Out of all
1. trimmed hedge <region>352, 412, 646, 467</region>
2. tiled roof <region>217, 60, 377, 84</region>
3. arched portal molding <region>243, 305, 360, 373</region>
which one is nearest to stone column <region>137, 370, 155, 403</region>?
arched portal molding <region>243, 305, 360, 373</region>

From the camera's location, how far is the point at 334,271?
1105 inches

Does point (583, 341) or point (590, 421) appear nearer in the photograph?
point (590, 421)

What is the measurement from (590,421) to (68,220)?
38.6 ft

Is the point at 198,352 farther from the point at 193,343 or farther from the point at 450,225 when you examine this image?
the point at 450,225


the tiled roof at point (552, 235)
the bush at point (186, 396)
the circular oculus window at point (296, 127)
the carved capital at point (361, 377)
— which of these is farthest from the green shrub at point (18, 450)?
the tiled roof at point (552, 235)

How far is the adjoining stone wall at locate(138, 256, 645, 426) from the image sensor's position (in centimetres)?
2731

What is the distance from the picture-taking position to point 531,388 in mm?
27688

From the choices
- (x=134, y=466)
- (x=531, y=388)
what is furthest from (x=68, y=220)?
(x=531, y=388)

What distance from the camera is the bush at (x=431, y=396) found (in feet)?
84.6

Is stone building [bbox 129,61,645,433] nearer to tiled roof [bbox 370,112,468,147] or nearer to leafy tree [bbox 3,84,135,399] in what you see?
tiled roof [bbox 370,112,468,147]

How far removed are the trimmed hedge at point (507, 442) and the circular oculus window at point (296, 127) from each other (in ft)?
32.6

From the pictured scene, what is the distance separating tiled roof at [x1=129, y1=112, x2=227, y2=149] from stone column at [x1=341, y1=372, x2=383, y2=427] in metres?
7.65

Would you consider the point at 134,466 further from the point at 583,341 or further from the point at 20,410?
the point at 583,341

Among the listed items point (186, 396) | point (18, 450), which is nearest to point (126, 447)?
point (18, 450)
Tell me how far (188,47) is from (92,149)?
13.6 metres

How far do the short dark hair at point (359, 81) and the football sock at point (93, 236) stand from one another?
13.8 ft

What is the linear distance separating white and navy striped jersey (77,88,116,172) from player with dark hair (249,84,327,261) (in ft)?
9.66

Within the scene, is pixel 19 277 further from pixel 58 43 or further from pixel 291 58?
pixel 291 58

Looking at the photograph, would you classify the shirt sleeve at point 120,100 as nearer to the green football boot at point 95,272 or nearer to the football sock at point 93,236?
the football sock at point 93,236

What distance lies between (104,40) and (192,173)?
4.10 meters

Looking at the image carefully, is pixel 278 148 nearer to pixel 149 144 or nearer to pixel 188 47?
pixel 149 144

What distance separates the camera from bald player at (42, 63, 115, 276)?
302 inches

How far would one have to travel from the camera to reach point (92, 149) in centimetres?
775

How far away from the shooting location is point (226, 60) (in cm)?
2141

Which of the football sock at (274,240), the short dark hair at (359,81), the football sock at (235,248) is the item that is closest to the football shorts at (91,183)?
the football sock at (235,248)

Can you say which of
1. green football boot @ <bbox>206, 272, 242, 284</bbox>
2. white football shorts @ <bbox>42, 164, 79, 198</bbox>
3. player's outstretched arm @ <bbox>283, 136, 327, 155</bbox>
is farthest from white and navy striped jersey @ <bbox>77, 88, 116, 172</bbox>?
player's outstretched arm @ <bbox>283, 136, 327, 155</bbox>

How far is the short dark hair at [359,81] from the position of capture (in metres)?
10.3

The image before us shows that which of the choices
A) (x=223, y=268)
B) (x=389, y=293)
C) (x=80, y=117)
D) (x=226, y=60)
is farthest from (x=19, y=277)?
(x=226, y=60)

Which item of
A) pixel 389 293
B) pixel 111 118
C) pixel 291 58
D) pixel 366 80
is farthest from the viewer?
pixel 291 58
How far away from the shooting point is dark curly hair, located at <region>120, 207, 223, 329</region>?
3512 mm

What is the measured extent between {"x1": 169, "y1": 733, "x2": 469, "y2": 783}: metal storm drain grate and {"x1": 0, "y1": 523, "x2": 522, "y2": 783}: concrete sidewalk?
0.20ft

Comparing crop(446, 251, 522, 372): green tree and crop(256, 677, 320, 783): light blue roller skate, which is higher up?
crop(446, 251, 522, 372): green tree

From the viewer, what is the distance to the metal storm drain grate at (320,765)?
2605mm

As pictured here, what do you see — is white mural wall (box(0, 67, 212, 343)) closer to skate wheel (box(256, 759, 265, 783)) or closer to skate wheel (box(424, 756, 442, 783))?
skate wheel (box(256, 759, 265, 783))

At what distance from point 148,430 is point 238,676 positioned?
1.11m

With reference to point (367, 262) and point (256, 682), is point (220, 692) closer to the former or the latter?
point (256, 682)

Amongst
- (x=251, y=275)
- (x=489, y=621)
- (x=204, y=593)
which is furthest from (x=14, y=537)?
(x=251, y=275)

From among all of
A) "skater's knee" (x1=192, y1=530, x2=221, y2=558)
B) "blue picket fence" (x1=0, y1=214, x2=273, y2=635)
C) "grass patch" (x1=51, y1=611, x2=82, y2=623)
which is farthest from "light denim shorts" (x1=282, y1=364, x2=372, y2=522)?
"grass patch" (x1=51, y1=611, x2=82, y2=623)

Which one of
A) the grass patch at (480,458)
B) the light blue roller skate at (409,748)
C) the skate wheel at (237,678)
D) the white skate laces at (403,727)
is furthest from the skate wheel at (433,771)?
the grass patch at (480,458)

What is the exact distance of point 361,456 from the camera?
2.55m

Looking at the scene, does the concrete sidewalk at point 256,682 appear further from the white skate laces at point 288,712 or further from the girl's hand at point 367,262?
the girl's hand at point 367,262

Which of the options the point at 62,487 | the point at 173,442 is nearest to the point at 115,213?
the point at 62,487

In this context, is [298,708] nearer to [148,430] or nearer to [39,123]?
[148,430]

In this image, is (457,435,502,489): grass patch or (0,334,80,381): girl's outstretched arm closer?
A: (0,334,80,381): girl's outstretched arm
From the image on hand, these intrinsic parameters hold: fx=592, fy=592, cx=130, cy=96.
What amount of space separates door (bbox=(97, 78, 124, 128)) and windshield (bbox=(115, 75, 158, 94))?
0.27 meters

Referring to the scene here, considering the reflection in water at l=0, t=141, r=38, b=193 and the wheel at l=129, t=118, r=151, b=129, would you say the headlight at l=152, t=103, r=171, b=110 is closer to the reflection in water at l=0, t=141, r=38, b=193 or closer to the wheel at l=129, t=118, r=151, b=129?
+ + + + +
WHAT IS NEEDED
Rewrite the listing above, changing every "stone column" to "stone pillar" and leaving everything else as it is.

PROBLEM SOLUTION
Out of all
1. trimmed hedge <region>352, 412, 646, 467</region>
2. tiled roof <region>217, 60, 377, 84</region>
3. arched portal molding <region>243, 305, 360, 373</region>
which one is nearest to stone pillar <region>137, 370, 155, 403</region>?
arched portal molding <region>243, 305, 360, 373</region>

From the camera's location, how far is the point at 334,271?
1105 inches

Does point (583, 341) or point (590, 421) appear nearer in the photograph?
point (590, 421)

What is the measurement from (590,421) to (68,220)?
38.6 ft

Is the point at 198,352 farther from the point at 193,343 or farther from the point at 450,225 when you examine this image?
the point at 450,225


the tiled roof at point (552, 235)
the bush at point (186, 396)
the circular oculus window at point (296, 127)
the carved capital at point (361, 377)
— which of these is farthest from the green shrub at point (18, 450)?
the tiled roof at point (552, 235)

How far is the adjoining stone wall at locate(138, 256, 645, 426) from the image sensor's position (in centimetres)?
2731

What is the distance from the picture-taking position to point 531,388 in mm?
27688

From the choices
- (x=134, y=466)
- (x=531, y=388)
what is furthest from (x=68, y=220)?
(x=531, y=388)

What distance from the camera is the bush at (x=431, y=396) found (in feet)?
84.6

Is stone building [bbox 129,61,645,433] nearer to tiled roof [bbox 370,112,468,147] or nearer to leafy tree [bbox 3,84,135,399] in what you see?
tiled roof [bbox 370,112,468,147]

How far removed are the trimmed hedge at point (507, 442) and the circular oculus window at point (296, 127) from each other (in ft)?
32.6

From the pictured scene, what is the distance separating tiled roof at [x1=129, y1=112, x2=227, y2=149] from stone pillar at [x1=341, y1=372, x2=383, y2=427] in metres?
7.65

Would you consider the point at 134,466 further from the point at 583,341 or further from the point at 20,410?
the point at 583,341

Among the listed items point (186, 396) | point (18, 450), which is nearest to point (126, 447)?
point (18, 450)
Tell me how far (188,47) is from (92,149)?
13.6 metres

How far do the short dark hair at point (359, 81) and the football sock at point (93, 236) stand from one another?
13.8 ft

What is the linear distance separating white and navy striped jersey (77,88,116,172) from player with dark hair (249,84,327,261) (in ft)?
9.66

Within the scene, is pixel 19 277 further from pixel 58 43 or further from pixel 291 58?
pixel 291 58

Looking at the photograph, would you classify the shirt sleeve at point 120,100 as nearer to the green football boot at point 95,272 or nearer to the football sock at point 93,236?
the football sock at point 93,236

What distance lies between (104,40) and (192,173)?
4.10 meters

Looking at the image carefully, is pixel 278 148 nearer to pixel 149 144 or nearer to pixel 188 47?
pixel 149 144

What distance separates the camera from bald player at (42, 63, 115, 276)?
302 inches

How far would one have to travel from the camera to reach point (92, 149) in centimetres?
775

How far away from the shooting location is point (226, 60) (in cm)?
2141

Which of the football sock at (274,240), the short dark hair at (359,81), the football sock at (235,248) is the item that is closest to the football shorts at (91,183)?
the football sock at (235,248)

Can you say which of
1. green football boot @ <bbox>206, 272, 242, 284</bbox>
2. white football shorts @ <bbox>42, 164, 79, 198</bbox>
3. player's outstretched arm @ <bbox>283, 136, 327, 155</bbox>
is farthest from white and navy striped jersey @ <bbox>77, 88, 116, 172</bbox>?
player's outstretched arm @ <bbox>283, 136, 327, 155</bbox>

How far is the short dark hair at [359,81] from the position of capture (in metres)?
10.3

The image before us shows that which of the choices
A) (x=223, y=268)
B) (x=389, y=293)
C) (x=80, y=117)
D) (x=226, y=60)
is farthest from (x=19, y=277)?
(x=226, y=60)

Which item of
A) pixel 389 293
B) pixel 111 118
C) pixel 291 58
D) pixel 366 80
is farthest from the viewer?
pixel 291 58
How far away from the shooting point is dark curly hair, located at <region>120, 207, 223, 329</region>?
3512 mm

What is the measured extent between {"x1": 169, "y1": 733, "x2": 469, "y2": 783}: metal storm drain grate and {"x1": 0, "y1": 523, "x2": 522, "y2": 783}: concrete sidewalk?
0.20ft

Comparing crop(446, 251, 522, 372): green tree and crop(256, 677, 320, 783): light blue roller skate, which is higher up?
crop(446, 251, 522, 372): green tree

From the viewer, what is the distance to the metal storm drain grate at (320,765)?
2605mm

As pictured here, what do you see — is white mural wall (box(0, 67, 212, 343)) closer to skate wheel (box(256, 759, 265, 783)) or closer to skate wheel (box(424, 756, 442, 783))?
skate wheel (box(256, 759, 265, 783))

At what distance from point 148,430 is point 238,676 positioned?
1.11m

With reference to point (367, 262) and point (256, 682), is point (220, 692) closer to the former or the latter?
point (256, 682)

Amongst
- (x=251, y=275)
- (x=489, y=621)
- (x=204, y=593)
which is furthest from (x=14, y=537)?
(x=251, y=275)

From among all of
A) "skater's knee" (x1=192, y1=530, x2=221, y2=558)
B) "blue picket fence" (x1=0, y1=214, x2=273, y2=635)
C) "grass patch" (x1=51, y1=611, x2=82, y2=623)
which is farthest from "light denim shorts" (x1=282, y1=364, x2=372, y2=522)?
"grass patch" (x1=51, y1=611, x2=82, y2=623)

Which one of
A) the grass patch at (480,458)
B) the light blue roller skate at (409,748)
C) the skate wheel at (237,678)
D) the white skate laces at (403,727)
is furthest from the skate wheel at (433,771)?
the grass patch at (480,458)

What is the exact distance of point 361,456 from the camera?
2.55m

Looking at the scene, does the concrete sidewalk at point 256,682 appear further from the white skate laces at point 288,712 or further from the girl's hand at point 367,262?
the girl's hand at point 367,262

Which of the options the point at 62,487 | the point at 173,442 is nearest to the point at 115,213?
the point at 62,487

In this context, is [298,708] nearer to [148,430] or nearer to [39,123]?
[148,430]

In this image, is (457,435,502,489): grass patch or (0,334,80,381): girl's outstretched arm closer?
A: (0,334,80,381): girl's outstretched arm
From the image on hand, these intrinsic parameters hold: fx=592, fy=592, cx=130, cy=96.
What amount of space separates door (bbox=(97, 78, 124, 128)) and windshield (bbox=(115, 75, 158, 94))?
0.27 meters

Referring to the scene here, considering the reflection in water at l=0, t=141, r=38, b=193 and the wheel at l=129, t=118, r=151, b=129, would you say the headlight at l=152, t=103, r=171, b=110 is closer to the reflection in water at l=0, t=141, r=38, b=193 or closer to the wheel at l=129, t=118, r=151, b=129?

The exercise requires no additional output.